Vous allez me dire ce que cela fait beaucoup de supports visuels. C'est que quand j'ai commencé à écrire, j'étais surtout porté sur le space opera visuel. Ça ne m'a empêché de lire beaucoup de classiques du genre (les Asimov, Hypérion, Les Loups des Etoiles, La Grande Porte, des A.C.Clarke, le cycle de la Culture etc) qui ont pu influencer les réécritures.

Un univers, une saga...puis un ouvrage unique

Jeune auteur, je me suis plongé dans l'écriture avec l'envie d'y aller à fond. Je n'avais pas alors ce défaut de m'éparpiller et j'ai construit un réel univers au fil des ans, avec différentes espèces, des systèmes, une histoire. Je ne suis pas un technicien, je ne passe pas plusieurs pages à décrire la technologie, les vaisseaux, les costumes des personnages. J'essaie plutôt de raconter, d'avoir une dynamique, de suivre les personnages dans tous ces coins d'univers que l'on visite en plaçant l'attention à leur hauteur.

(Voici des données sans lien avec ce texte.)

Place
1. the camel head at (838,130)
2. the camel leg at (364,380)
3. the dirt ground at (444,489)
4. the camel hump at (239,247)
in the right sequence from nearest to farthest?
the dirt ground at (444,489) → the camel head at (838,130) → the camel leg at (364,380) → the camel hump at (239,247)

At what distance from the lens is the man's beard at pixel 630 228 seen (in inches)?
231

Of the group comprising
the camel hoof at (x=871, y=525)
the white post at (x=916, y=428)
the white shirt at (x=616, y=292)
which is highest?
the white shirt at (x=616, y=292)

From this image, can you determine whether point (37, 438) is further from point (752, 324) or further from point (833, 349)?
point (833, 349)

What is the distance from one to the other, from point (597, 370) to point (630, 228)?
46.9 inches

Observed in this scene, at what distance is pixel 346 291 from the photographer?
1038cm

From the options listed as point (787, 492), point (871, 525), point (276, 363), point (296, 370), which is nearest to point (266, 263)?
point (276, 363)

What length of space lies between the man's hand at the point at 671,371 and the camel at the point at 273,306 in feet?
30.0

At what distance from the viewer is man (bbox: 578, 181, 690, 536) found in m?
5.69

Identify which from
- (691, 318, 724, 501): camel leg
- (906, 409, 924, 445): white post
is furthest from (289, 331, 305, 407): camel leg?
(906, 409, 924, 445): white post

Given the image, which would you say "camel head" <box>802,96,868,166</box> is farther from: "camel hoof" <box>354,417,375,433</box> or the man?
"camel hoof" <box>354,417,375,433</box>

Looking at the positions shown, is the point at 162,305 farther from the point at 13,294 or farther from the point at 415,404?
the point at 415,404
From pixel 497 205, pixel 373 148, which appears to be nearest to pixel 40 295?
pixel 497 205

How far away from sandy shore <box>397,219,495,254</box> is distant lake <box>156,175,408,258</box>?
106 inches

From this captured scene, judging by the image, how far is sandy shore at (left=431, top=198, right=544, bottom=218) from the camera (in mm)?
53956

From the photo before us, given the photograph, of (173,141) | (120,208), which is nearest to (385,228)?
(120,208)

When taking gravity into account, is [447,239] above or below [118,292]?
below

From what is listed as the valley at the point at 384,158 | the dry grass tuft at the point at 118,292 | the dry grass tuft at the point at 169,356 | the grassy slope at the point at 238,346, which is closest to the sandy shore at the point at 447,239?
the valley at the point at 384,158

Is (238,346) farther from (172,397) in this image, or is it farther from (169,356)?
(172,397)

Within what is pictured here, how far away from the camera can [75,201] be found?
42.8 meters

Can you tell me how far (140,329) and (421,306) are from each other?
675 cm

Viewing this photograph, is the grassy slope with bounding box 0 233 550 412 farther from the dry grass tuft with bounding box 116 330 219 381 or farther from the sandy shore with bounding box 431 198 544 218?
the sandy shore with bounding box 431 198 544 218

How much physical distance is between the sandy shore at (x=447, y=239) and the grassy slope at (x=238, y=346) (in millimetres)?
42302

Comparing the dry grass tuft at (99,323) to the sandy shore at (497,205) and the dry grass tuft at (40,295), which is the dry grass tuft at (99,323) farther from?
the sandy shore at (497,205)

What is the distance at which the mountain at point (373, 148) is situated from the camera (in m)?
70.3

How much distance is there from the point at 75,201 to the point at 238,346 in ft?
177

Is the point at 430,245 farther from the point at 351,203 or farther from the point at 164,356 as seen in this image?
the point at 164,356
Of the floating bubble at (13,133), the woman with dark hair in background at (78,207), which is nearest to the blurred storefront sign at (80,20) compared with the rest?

Le fait est que j'ai compris, au fur et à mesure que je découvrais l'édition, que je ne pourrais pas faire éditer une saga en 4 tomes. Cette illusion tombée, aidé par les retours de quelques éditeurs et de bêta lecteurs, j'ai choisi de proposer d'abord un tome unique, avec une vraie fin. L'intrigue, la fameuse affaire Oniki, est close à la dernière page. Ce virage, je l'ai pris entre 2016 et 2020 après avoir longtemps réfléchi à ce que je voulais faire.

Mais tout au long du livre, vous allez croiser des personnages, parfois même rapidement, qui sont amenés à revenir si toutefois l'histoire devait continuer.

Cela, c'est vous qui en déciderez ! 

lundi 20 mai 2024

Mon parcours vers l'écriture (épisode 1)


Je vais vous proposer une série d'articles sur l'écriture, notamment des réflexions sur mon parcours depuis plusieurs années.

J'ai déjà évoqué par le passé comment la fanfiction Star Wars avait influencé mon envie d'écrire. Évoluer dans un cadre défini, un univers borné, m'a permis de bâtir une façon de raconter. J'ai pu imaginer des récits en exploitant une "construction d'univers" déjà très installée. Jouer avec des personnages déjà créés, des mondes existants est finalement très confortable. Réaliser la bascule pour construire ses propres histoires n'est pas toujours évident.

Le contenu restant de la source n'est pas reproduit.